Hacking is also used to expose discriminatory practices that companies would be surely reticent to admit occur. Journalists have used web-scraping to unveil conditions at Chicago’s prisons, identify doctors who continue to practice after being caught sexually abusing patients, and unlawful discriminatory practices at companies such as Princeton Review and Airbnb. Many of these violations would not have been found if not for web scraping, as the massive data collection that occurs with web scraping allows for pattern recognition that would not have been possible otherwise. Interpreting the CFAA to include any violations of website terms would turn those who expose these injustices into criminals. A law that protects wrongdoers at the expense of those seeking to expose injustice only further promotes injustice. Clearly, the CFAA has not stood up to the test of time and needs to be revised. But where do we go from here?
The Road Forward
The simple fix to the CFAA is to not apply it to mere violations of website terms of service. This would protect those who either intentionally or unintentionally violate these rules to uncover security vulnerabilities or discriminatory practices. However, this would not protect all white hat hackers and activists, since some operate outside legal norms to uncover vulnerabilities and injustices. More fittingly would be to limit the CFAA to specific types of hacks and/or specific industries. Most privacy laws in the United States are industry specific — i.e. HIPAA and Gramm-Leach-Bliley — so it would make sense that the CFAA only covered industries and data that are already protected by privacy laws. The counterargument would be that the CFAA would not protect against stolen items that hold a monetary value i.e. a song or video, but of course we have the Digital Millennium Copyright Act to protect against this, and if the items in question are not copyrighted or not copyrightable than a company still has civil recourse.

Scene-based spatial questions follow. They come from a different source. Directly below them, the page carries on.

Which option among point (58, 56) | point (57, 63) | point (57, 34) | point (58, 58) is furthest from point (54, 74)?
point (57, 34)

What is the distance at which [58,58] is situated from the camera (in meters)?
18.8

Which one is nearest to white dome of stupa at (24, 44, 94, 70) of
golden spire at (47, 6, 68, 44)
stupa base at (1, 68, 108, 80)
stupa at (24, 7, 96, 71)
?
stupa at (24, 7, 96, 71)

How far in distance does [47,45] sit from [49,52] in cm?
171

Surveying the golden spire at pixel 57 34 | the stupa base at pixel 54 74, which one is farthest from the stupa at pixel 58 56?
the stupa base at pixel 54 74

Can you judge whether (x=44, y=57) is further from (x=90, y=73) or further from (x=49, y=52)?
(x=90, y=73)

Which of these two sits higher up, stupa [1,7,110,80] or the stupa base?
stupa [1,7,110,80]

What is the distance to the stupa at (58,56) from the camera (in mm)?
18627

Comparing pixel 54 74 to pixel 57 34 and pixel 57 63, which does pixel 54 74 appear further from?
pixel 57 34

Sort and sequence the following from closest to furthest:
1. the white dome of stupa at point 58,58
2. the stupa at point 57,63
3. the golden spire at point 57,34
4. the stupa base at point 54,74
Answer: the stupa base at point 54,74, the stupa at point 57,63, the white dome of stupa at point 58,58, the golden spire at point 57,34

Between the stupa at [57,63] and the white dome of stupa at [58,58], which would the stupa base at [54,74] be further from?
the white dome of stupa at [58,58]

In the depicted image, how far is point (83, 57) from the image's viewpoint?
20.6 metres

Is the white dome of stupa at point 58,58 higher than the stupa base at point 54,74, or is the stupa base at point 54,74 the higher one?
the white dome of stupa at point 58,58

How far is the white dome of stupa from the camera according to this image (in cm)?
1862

Prosecutors must also weigh the public good against the harm that was caused, as must judges. Even actions that run afoul of the CFAA can have strong benefits to society. After the 2016 elections there have been a rise of security experts testing election software and the networks, they operate on both with the permission of the software vendors and without. Do we really want to chill the work of these researchers? Also, there have been a number of cases where white hat hackers have broken into the software used by public transport providers including a group of MIT students who discovered a vulnerability in the software used by Massachusetts Bay Transit Authority that could be used to defraud the MBTA of transit fees. Common sense would say that many of these cases should not have been prosecuted or even had the threat of prosecution, but they have. Hacking is becoming more and more of a concern, which is why we need a law or set of law that protects against its most insidious effects. But the CFAA or whatever replaces it most also promote sunshine when it is necessary; we cannot protect against vulnerabilities or stop discrimination if we don’t know where they exist.